Could you carry on the article about Taradale Primary School's growth, starting right after its last sentence?

··· Document segment ···

Taradale Primary School’s growth from small school to almost 100 students
When Chris Burgess started working as principal at Taradale Primary School there were just two students. Now, there are almost 100. This is how the change happened.
ON HIS first day as principal at Taradale Primary School Chris Burgess welcomed just two students through the door of his classroom.
Last week, now entering his 10th year in the role, there are almost 100 students enrolled at the school.
It has, Chris says, been “a bit of a journey”.
“Things I tend to notice is the kids and the parents interacting with each other, and thinking, these people might not ever have met each other if the school wasn’t here,” he says. “That flow-on links in the community — it is an engaged community, people knowing each other, doing things together, supporting each other.”
Asked what helped turn around the school’s fortunes, Chris says his answer is “community engagement”. And tree-changers, in particular from Melbourne’s inner north and northeast, and a changing demographic have been a big part of the equation.
“The demographic of this town itself and the surrounding areas has very much changed from an older, retired community to younger families with children,” says Chris. “At the school ... I think there are about two intergenerational local families. Everyone else … all people who have moved into the area.
“A lot of it’s lifestyle change.”
The first question Chris had to ask when he started was whether the school was viable.
Taradale sits on the Calder Highway, southeast of Castlemaine and only about 105km from Melbourne. It had potential, Chris says, and while there were “generally older people in the town” when he moved there the demographic was starting to shift and more people were moving there from Melbourne.
Also, importantly, the community wanted to keep the school open.
So then, how to convince people to send their kids to a school with two pupils, and change the perception it was rundown? The school started a playgroup, opened up classrooms for use for community meetings, and ran visits to, and did joint excursions with, other small schools.
Meanwhile Chris, who had experience teaching at a school with a high refugee and asylum seeker population, told the community the school would focus on hands-on learning.

··· Recorded information ···

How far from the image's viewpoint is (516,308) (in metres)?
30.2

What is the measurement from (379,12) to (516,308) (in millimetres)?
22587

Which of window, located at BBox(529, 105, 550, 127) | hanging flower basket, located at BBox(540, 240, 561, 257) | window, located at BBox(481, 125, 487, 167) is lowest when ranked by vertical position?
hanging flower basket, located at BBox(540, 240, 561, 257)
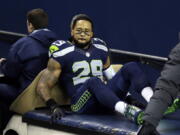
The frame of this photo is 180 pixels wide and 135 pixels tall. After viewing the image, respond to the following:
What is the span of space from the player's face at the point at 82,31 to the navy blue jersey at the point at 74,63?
63mm

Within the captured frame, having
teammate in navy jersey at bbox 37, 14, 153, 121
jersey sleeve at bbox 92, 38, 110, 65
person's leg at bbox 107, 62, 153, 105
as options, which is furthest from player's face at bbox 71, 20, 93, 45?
person's leg at bbox 107, 62, 153, 105

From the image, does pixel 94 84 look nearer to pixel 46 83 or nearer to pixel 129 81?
pixel 129 81

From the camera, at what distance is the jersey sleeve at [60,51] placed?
3.72 metres

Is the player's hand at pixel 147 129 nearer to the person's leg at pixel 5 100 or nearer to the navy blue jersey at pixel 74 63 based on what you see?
the navy blue jersey at pixel 74 63

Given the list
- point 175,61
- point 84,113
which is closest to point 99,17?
point 84,113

···

* _Task result_
Slowly the numbers climbed. Six enrolments at the start of 2013; 14 in 2015; 32 in 2017; 82 in 2019. This year there are currently 93 — it has reached the point where some potential enrolments from outside the school’s zone have been declined this year and last.
Taradale is not alone in being a small school experiencing growth. One of the small schools near Castlemaine that Taradale had partnered with for excursions has had its own growth spurt.
In 2013 Chewton Primary School had 28 students enrolled, but that had grown to 80 by 2018. The number has “come down a little bit with zoning to about 65 this year”, says principal Bernadette McKenna.
Bernadette, now in her second year at the school, says the school’s focus on sustainability, inclusion, community, Indigenous perspectives, the “beautiful bush environment”, inquiry-based approach to learning and the fact it was a small school, so smaller class sizes, all contributed to the boost for the school.
“There is growth (in population) through Castlemaine and Chewton as well … but because there are quite a few schools in Castlemaine there is lots of space for kids as well, and a lot of the growth has been for slightly older people as well in the area,” she says.
And while post-COVID the school had not experienced huge growth, it is a factor Bernadette is interested to watch out for.
“We’ve got a few new families that have come up since COVID this year and so we are interested to see if we get more in the next few months as a result of that,” she says.
“There is steady growth out here in this area because people can still commute to Melbourne so we are just interested to see what will happen in the next few years, with whether there is that growth of people being able to work from home.”
Further out west near the Grampians, it is tourism that has played a roll in the growth at Halls Gap Primary School, says principal Jar-San Trimble.
In 2013, the year Jar-San started in that role, there were 27 students enrolled, but by the start of the following year it had dipped to 18.
This year there are 44 students enrolled, but the number has reached as high as 57 in her time at the school, she says.
“The changing face of Halls Gap has had a lot to do with that, because tourism has grown amazingly there,” says Jar-San, who is currently acting principal at Stawell West.
“It brings with it the need for more people to work in businesses, and we’ve just been lucky enough that people have come into businesses and they’ve had families.”
Access to accommodation can present a “challenge” in Halls Gap, she says, because “there are so many houses that are holiday rentals”.
“There is a lot of housing there, but there is not always housing for people to just up and move in,” she says. “That is probably keeping the numbers at the school fairly limited because if you’re moving with a family, you’re looking for accommodation for four or five people. It’s tricky.”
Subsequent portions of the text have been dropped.